Why is the creatinine level important? The creatinine level is one of the main indicators of kidney function. If the creatinine level is elevated, your healthcare provider will look for other signs of kidney disease and renal problems.
Normal creatinine levels are measured in milligrams (1 mg=1/1000 of a gram) and deciliters (1 dl=1/10 of a liter). Normal creatinine level ranges will depend on age, gender and other health factors. The “normal” range may also be slightly different depending on the lab where it is measured.
Tests to Measure Kidney Function
If your healthcare provider suspects you may have decreased renal function, she will probably order lab tests that might include blood urea nitrogen (BUN) level, a creatinine level and a BUN/Creatinine ratio. With diminished kidney function, creatinine and BUN levels will both increase.
Causes: High creatinine levels can be caused by anything that decreases the function of the kidneys. There are acute and chronic causes of changes in the creatinine level. Two of the most significant and common causes of chronic kidney disease are diabetes and hypertension. Muscle building can lead to elevated creatinine levels. Chemotherapy drugs are known to cause high creatinine levels. Finally, an individual with a diet high in red meat may have slightly elevated creatinine levels.
Symptoms: Symptoms of kidney disease and elevated creatinine are variable and, in fact, some individuals may not have any symptoms at all. Extreme thirst and tiredness may be early symptoms. Swelling of the extremities and shortness of breath may also be symptoms of a kidney disorder.
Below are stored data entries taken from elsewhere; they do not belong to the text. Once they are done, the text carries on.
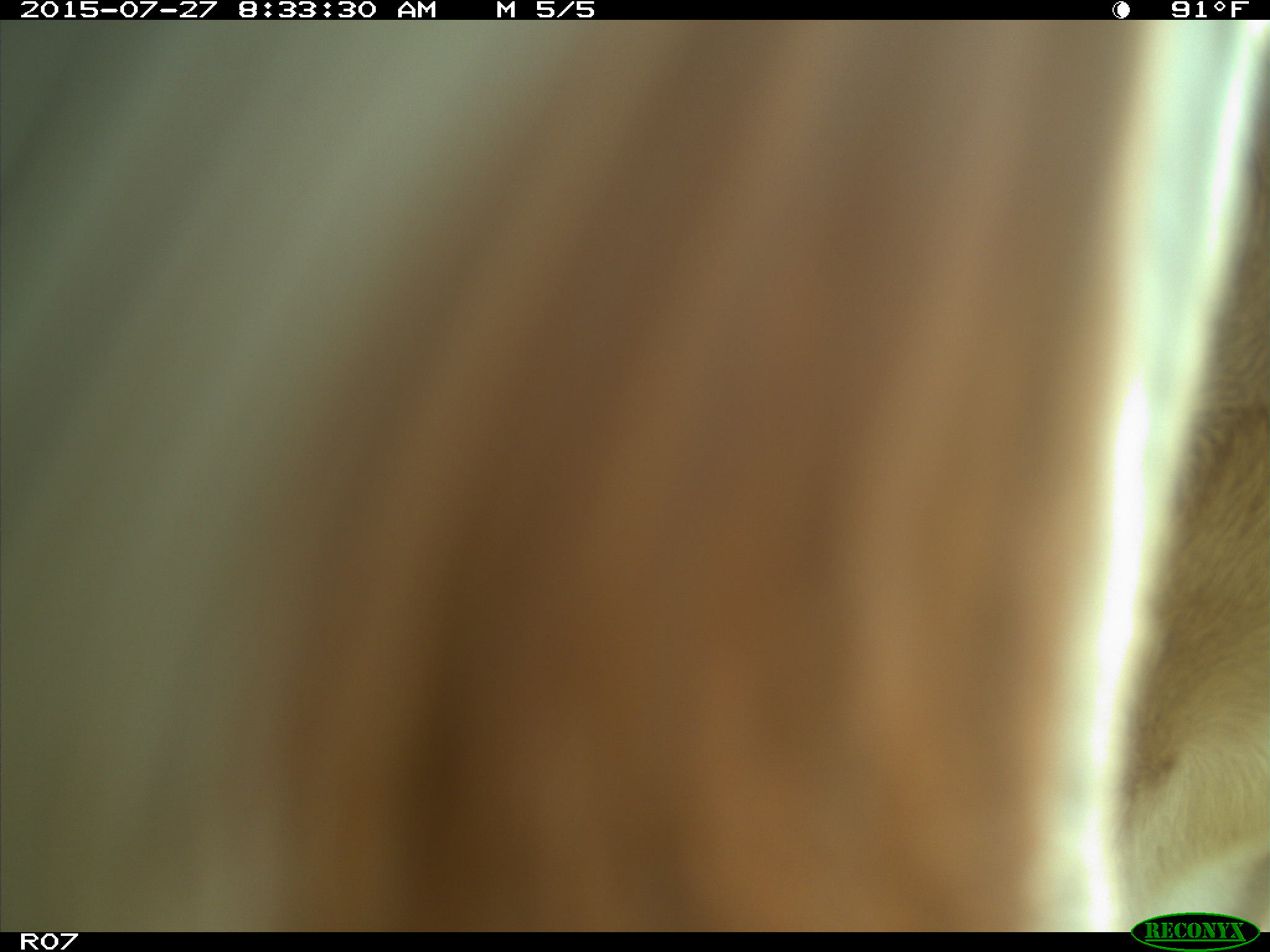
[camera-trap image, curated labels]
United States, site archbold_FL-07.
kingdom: Animalia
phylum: Chordata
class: Mammalia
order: Artiodactyla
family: Bovidae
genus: Bos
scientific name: Bos taurus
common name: domestic cow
Mental changes and confusion are usually late symptoms of kidney problems.
Treatments: Treatment of kidney disease as evidenced by a high creatinine level is based on determining the underlying cause and living a generally healthy lifestyle.
Causes: Low creatinine levels are typically caused by muscle wasting diseases, chronic liver disease or the normal aging process. A diet very low in protein and pregnancy in women can result in abnormally low creatinine levels. With a low level, there may be no evident symptoms.
Treatments: There are really no specific treatments for low creatinine levels. If the cause is a muscle wasting disease, all treatments are aimed at treating the disease and not the creatinine level. In these cases, the healthcare provider may prescribe steroid medications to help slow muscle breakdown. Low creatinine levels associated with pregnancy typically resolve when the pregnancy is over. Individuals who do not eat enough quality protein will be advised to increase their intake of protein.